1. $40MM is probably less than Amazon invested initially in AWS. That's enough to buy hardware/bandwidth/datacenter space in quantity for significant savings. It's also enough to afford to lose some percentage of money every year for a while. Definitely enough to prove to investors that you're on to something. This is the strategy Amazon used themselves. Also, I truly doubt Amazon designed or operates their datacenters as cheaply as is possible (whether they think so or not). IT infrastructure is probably a relatively small cost for their retail business. They're also surely quite bloated by legacy choices.

2. Fair enough. They certainly have a great brand name, that helps them. They're going to have an easier time getting rogue developers. That still leaves startups and other small businesses that only care about what's actually better for them. I think it's safer to bet on what's actually better winning than what has a good brand name, otherwise Google would be winning already with App Engine.

3. I agree it'd be easier to play it safe by going after some high margin niche. That doesn't mean it's "better" though. Some people want to do really big things.

I think a great team with great financial backers could absolutely wipe the floor with Amazon. Amazon only looks untouchable because they haven't faced a really serious contender yet.


Let's think this through.

1. If IT infrastructure was a relatively small cost for their retail business, why on earth would Amazon have built a core competency building infrastructure and services that operate at a scale only a handful of other companies match? A lot of AWS is evolved from internal services that supported their retail business.

2. Given the above, what possible reason do you have for thinking Amazon doesn't strive for efficiency in its datacenters? They spent ~$80M on servers in 2008, and it seems very likely that they spent at least that much this year, so most of their equipment is fairly new. Also, given that power & cooling costs are a significant portion of both capital and operating costs in a data center, the economics for aggressively retiring older equipment is quite strong.

3. Bloated legacy choices: See the above two points.
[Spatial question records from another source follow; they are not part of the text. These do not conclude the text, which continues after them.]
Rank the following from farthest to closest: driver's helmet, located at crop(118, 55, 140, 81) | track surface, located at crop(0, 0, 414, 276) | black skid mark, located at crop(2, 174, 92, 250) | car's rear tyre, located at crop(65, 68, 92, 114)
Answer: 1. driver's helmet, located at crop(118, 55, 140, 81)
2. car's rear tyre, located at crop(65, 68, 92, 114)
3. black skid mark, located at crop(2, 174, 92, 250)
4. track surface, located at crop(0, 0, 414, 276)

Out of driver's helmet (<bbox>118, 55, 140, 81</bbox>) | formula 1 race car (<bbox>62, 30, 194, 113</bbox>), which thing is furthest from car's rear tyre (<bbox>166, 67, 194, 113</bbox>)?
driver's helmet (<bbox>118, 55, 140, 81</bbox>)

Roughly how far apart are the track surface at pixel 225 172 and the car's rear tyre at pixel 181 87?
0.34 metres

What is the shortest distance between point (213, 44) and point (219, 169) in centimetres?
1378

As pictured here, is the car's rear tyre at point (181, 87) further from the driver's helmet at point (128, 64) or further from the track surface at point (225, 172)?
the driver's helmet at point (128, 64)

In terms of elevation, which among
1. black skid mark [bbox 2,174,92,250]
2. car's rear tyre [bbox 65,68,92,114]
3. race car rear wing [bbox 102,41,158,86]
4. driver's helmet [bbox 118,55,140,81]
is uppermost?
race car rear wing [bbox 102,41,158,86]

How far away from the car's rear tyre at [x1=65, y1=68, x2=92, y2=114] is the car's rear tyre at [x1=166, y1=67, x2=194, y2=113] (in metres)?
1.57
I think the fact that the dominant infrastructure as a service vendor grew out of a f'ing bookstore should tell you that Amazon is not a company that gives bloat and inefficiency a free pass. Furthermore, given the growth they've seen in the last few years, they've had both the opportunity and probably, the necessity, to revisit earlier choices. And by the way, they hired a VP earlier this year who clearly lives & breathes data-center efficiency.

4. Don't underestimate the advantages of scale in this business. Say saving 10% in costs is worth $50K to your startup. Consider how many dollars shaving just 1% in costs is going to be worth to Amazon. It could easily be enough to hire an engineer for a year. For a startup, it might be enough to buy lunch for the company, once a month.

It going to play out in other ways too. Amazon is surely transferring enough data that they can negotiate free peering, something a little startup is going to have a harder time doing. And having a broader customer base likely gives them an advantage in higher average utilization while still keeping a reasonable safety margin.

5. You act as if the Amazon name offers nothing to small business and startups. The relative certainty that Amazon is going to be around tomorrow, next week, next month, and next year is not some foolish superstition. How big is their Amazon bill going to be that it is worth risking data-loss or multiple days of downtime because they were dependent on a startup that ran out of funding?

In the end though,its really not clear to me how you think a startup is going to "absolutely wipe the floor" with Amazon. What's actually going to be better? Clearly, there is room for improvement, but you're talking about taking on the market leader in a growing, and all you talk about is efficiency.